However some varied explorationrelated work has been undertaken. In this presentation I will present the results of fieldwork undertaken within the Zagros fold belt. The work examined the Asmari stratigraphy in two incised valleys, in order to build up a sequence stratigraphic framework that was later integrated with structural mapping. The aim was to identify whether certain intervals were more prone to particular types of fracturing (previously presented at the CSPG Structural Division by Ben Stephens of Shell Canada). I will concentrate on the sedimentology of the Asmari Formation, and how the field data was used to build a three-dimensional model

of the Asmari Limestone throughout the Zagros, which is more than 1,000 km long.

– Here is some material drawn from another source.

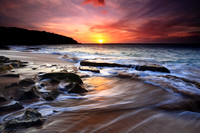Sunset from Kepuhi Beach as large waves wash over  Molokai Hawaii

Another project examined the Lorestan Province, which lies at the western end of the Iranian Zagros mountains. Only three fields have been discovered in Lorestan, in contrast to the area immediately to the southeast, and hence a dry-well analysis was undertaken on 29 wells in the region. The target reservoir interval is the Bangestan Group, comprising three formations. Two productive platform limestones, the Sarvak and the Ilam, are separated by the Surgah Shale. Porosities in the Sarvak average around 3%, and in the Ilam around 8%, enhanced by fracturing.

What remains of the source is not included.